Читаем Агнесса из Сорренто полностью

Агнесса ступила на камни Рима едва ли не с экстатическим восторгом, вероятно весьма напоминавшим тот, с которым душа может входить в Небесный Иерусалим. Приближаясь к стенам города, она в своем экзальтированном воодушевлении воображала, что впереди ее ожидает не только земля, омытая пролитой кровью святых и мучеников, не только гробницы истинных христиан, но и «торжествующий собор и церковь первенцев, написанных на небесах»[119]

. Здесь правил наместник Иисуса Христа на земле, и ей виделся образ доброго, милостивого, благожелательного главы Святого престола, воплощения чести и славы, одновременно спасителя от бед, врачевателя болящих душ, восстановителя справедливости, друга и помощника бедных и нуждающихся, и она укрепилась в своем тайном намерении отправиться к нему, великому и милосердному отцу всех христиан, и на коленях умолять его простить грехи ее возлюбленному, сняв с него отлучение от церкви, угрожающее в любую минуту обречь его душу на вечное проклятие. Она боялась даже подумать о том, что он может погибнуть от несчастного случая, удара кинжалом, падения с коня, и навсегда утратить шанс на раскаяние, и умереть непрощенным и навеки низринуться в адское пламя.

Если кого-нибудь удивит, что христианская душа могла столь наивно и простодушно воображать высших духовных властителей Рима чистыми, возвышенными и неподкупными в тот век, когда обмирщение, разврат и нечестивость папского престола на каждом шагу бросались в глаза и сделались предметом пересудов простого народа, который, глядя на подобных «духовных наставников», терялся, не зная, с кого брать пример в повседневной жизни, то необходимо вспомнить природу полученного Агнессой религиозного воспитания. Оно полностью исключало сомнения и запрещало полагаться на собственный разум, – так вести себя Агнессу учили с раннего детства, абсолютная покорность и абсолютное упование на наставников едва ли не с младенчества преподносились как первое и неотъемлемое условие духовного совершенствования.
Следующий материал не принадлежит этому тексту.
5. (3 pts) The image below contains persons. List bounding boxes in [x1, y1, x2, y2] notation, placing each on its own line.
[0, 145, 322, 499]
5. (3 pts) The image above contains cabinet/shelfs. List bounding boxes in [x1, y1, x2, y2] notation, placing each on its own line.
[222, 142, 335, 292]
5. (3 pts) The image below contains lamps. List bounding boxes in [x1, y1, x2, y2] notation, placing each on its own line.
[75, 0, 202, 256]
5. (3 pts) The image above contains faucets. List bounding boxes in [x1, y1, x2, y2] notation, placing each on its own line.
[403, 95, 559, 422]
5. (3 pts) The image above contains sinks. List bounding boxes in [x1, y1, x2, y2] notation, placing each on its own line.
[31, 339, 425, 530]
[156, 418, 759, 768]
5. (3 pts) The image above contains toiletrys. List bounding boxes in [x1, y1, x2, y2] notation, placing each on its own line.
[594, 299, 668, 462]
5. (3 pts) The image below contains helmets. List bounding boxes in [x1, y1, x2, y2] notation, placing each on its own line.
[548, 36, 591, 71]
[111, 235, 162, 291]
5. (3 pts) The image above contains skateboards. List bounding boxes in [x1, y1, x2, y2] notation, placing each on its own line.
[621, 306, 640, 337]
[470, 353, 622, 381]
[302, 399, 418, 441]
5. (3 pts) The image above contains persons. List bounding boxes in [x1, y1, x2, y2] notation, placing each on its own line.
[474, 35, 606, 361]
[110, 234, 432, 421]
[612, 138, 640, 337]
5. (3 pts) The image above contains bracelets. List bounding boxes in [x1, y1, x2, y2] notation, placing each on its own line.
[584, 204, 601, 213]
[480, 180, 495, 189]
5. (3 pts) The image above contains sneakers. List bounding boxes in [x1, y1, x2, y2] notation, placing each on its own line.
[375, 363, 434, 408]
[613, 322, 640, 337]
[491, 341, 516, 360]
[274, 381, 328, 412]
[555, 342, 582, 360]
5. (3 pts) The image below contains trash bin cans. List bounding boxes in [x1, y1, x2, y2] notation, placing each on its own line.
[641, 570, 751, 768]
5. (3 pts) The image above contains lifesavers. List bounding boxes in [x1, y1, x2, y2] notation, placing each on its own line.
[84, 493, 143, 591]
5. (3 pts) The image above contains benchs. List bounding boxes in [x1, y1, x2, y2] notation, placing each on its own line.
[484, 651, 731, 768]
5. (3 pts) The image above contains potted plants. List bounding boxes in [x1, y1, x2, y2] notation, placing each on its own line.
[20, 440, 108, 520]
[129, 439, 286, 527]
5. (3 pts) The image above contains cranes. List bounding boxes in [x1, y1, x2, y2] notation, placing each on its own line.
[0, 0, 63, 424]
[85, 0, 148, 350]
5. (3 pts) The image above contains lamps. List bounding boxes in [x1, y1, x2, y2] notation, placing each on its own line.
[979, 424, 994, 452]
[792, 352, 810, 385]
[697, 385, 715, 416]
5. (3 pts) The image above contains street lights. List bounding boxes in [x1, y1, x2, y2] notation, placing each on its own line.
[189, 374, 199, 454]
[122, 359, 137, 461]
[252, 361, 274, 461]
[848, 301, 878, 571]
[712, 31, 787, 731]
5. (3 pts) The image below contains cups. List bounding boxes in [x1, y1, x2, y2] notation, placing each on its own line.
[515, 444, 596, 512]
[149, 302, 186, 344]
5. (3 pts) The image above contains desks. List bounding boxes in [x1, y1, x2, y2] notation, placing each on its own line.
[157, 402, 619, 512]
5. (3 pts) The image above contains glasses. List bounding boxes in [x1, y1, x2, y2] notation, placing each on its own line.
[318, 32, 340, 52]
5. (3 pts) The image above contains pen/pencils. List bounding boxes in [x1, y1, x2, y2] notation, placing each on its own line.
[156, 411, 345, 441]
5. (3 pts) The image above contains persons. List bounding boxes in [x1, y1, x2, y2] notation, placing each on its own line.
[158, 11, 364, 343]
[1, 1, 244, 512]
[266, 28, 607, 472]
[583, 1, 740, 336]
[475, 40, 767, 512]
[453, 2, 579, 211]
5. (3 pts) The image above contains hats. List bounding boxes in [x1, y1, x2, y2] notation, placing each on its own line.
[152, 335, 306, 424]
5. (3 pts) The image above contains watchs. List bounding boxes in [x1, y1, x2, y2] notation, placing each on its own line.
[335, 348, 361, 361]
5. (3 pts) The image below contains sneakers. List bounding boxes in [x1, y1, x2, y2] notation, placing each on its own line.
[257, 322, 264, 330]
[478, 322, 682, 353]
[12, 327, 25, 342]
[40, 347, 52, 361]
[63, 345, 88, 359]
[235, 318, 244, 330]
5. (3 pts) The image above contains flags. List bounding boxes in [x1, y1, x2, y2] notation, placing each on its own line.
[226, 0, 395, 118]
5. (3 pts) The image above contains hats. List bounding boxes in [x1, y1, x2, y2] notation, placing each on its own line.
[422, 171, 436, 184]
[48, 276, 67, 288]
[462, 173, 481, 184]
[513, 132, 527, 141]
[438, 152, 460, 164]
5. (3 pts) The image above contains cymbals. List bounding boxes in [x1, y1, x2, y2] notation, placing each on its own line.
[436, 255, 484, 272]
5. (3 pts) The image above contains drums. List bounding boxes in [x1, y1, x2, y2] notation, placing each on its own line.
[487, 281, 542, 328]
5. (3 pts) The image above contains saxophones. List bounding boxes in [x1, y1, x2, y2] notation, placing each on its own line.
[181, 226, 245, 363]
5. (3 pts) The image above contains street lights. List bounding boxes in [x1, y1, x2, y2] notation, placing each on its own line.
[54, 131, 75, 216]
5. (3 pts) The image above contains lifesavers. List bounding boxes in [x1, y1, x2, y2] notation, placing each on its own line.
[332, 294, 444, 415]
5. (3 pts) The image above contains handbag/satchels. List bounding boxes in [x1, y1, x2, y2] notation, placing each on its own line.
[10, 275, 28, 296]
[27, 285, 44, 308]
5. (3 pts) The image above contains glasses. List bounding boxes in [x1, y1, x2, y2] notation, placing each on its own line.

Верить, верить слепо и безоговорочно, не только не требуя никаких доказательств, но и вопреки любым доказательствам, отвергать свидетельства даже собственных чувств, если так без всяких объяснений велели старшие по возрасту и положению, – вот к чему в сущности сводилось ее религиозное воспитание. Если когда-либо в душе ее зарождалось сомнение, ее учили отрешаться от всего и мысленно читать молитву, и так она постепенно развила в себе привычку столь же быстро отвращать духовный взор от любых предметов, которые могли бы поколебать ее веру, сколь стремительно она отворачивалась бы, уберегая свои телесные глаза от грозящего удара. К тому же, будучи поэтической натурой, совершенно отличающейся от своего окружения, она приучила себя отстраняться от внешней жизни и погружаться в мечты, тем самым отказываясь слышать и понимать многое из того, что происходило вокруг. Беседы, которые обычно велись в ее присутствии, столь мало ее интересовали, что она их почти не замечала. Она жила в некоем идеализированном, бесконечно возвышенном мире, куда, конечно, проникали образы мира реального, однако принимали там облик столь же отличный от своего подлинного, сколь несхожи рушащиеся римские руины в свете дня с Римом, преображенным теплым, прозрачным светом заката.